Apparently this was the first time ever in the history of the WI that this has happened, and I was certainly excited to be there and see it unfold! From a personal viewpoint, I was happy not to have to vote. I had a feeling that if a vote had been forced, it may have gone in support of mega farms, which I felt slightly uncomfortable with given the ambiguity of the resolution.


The meeting was rounded off with a talk about Denman College and we learned a lot more about some of the brilliant courses they run. I felt so inspired that when I got home, I suggested Baildon Belles offer an annual bursary to encourage members to attend courses, and we’ve agreed to provide £300 each year to a worthy candidate.

Denman College also announced the launch of a fundraising initiative. They want us to help them sell a million cups of tea and raise £5 per member. More information on this will no doubt follow.

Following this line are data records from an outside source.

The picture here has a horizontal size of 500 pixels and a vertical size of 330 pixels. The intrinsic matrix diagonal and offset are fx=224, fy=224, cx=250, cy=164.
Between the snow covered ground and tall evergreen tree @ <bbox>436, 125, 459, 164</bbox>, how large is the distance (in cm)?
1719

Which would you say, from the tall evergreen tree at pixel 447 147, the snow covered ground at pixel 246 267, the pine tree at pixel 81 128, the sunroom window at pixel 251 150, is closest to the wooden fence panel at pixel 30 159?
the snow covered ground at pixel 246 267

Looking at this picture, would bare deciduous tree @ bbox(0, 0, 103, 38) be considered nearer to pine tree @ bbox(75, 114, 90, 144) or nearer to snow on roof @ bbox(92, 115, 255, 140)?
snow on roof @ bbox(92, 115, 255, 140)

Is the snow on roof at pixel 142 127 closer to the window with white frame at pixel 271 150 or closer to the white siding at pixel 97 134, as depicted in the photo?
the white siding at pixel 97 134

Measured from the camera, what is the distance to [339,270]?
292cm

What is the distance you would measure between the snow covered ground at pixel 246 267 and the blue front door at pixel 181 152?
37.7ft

The meeting ended with an encouraging speech from the chair, Ruth Bond. I especially liked the quote she gave from Roosevelt: ‘The world is run by those who turn up.’

She also reminded us that the WI will be one hundred years old in 2015, and planning has already begun for the centenary celebrations.

Finally, a performance by ‘The Harmonies’, who looked great and sang very nicely, but unfortunately no longer have an agent or a record deal. Oh well, there’s always the X Factor, ladies.

  • Feeling extremely young all day*, and hearing someone loudly ask one of my West Yorkshire colleagues: ‘She’s not WI is she?” Repeat after me: ‘Oh yes I am!”
  • Being looked after by the West Yorkshire gang and sharing childbirth stories over dinner.

  • Singing ‘Land of My Fathers’ in Welsh. Sorry Wales – I was awful.

* I am quite categorically not young – I am almost 40 and my bones ache.